__How to complete this task__
What are the lines from the one containing "kingdom: Animalia" through the last line of the records below? Return them exactly, leaving out pictures.

Source data:
━━━
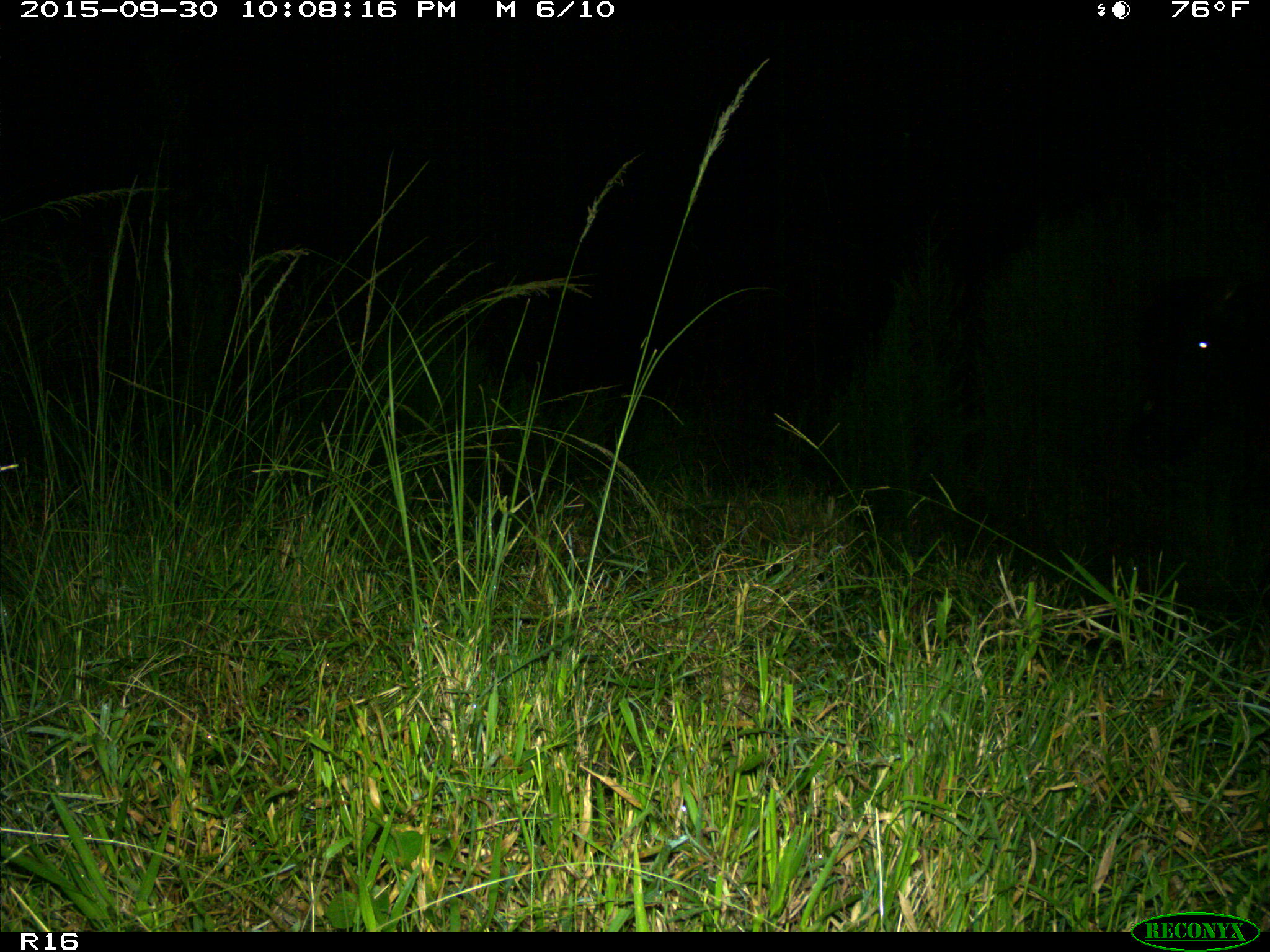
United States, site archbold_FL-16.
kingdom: Animalia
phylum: Chordata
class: Mammalia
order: Artiodactyla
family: Bovidae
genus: Bos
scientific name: Bos taurus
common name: domestic cow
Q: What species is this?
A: Bos taurus (domestic cow).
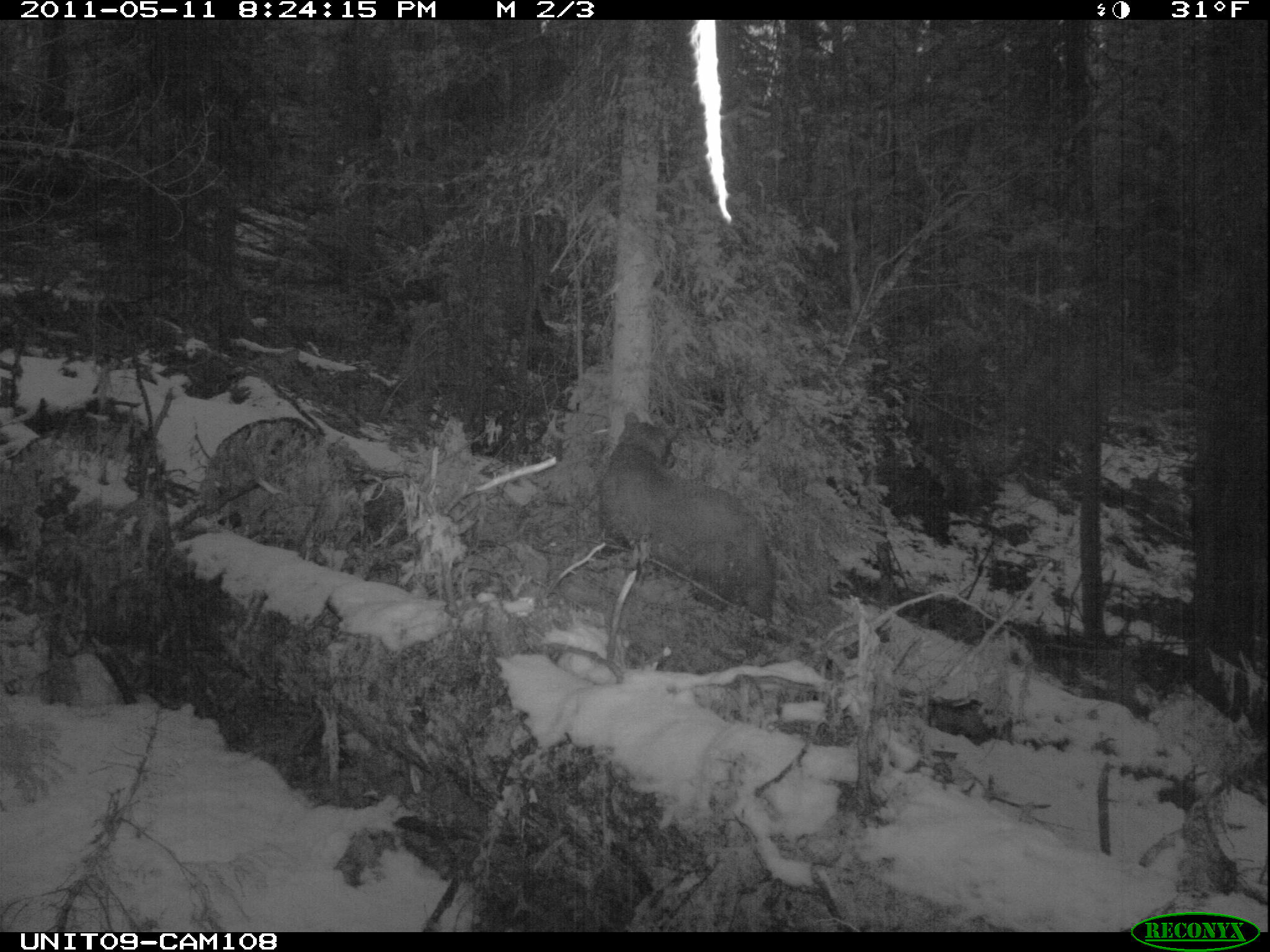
━━━
__Output__
kingdom: Animalia
phylum: Chordata
class: Mammalia
order: Artiodactyla
family: Bovidae
genus: Bos
scientific name: Bos taurus
common name: domestic cow
Q: What species is this?
A: Bos taurus (domestic cow).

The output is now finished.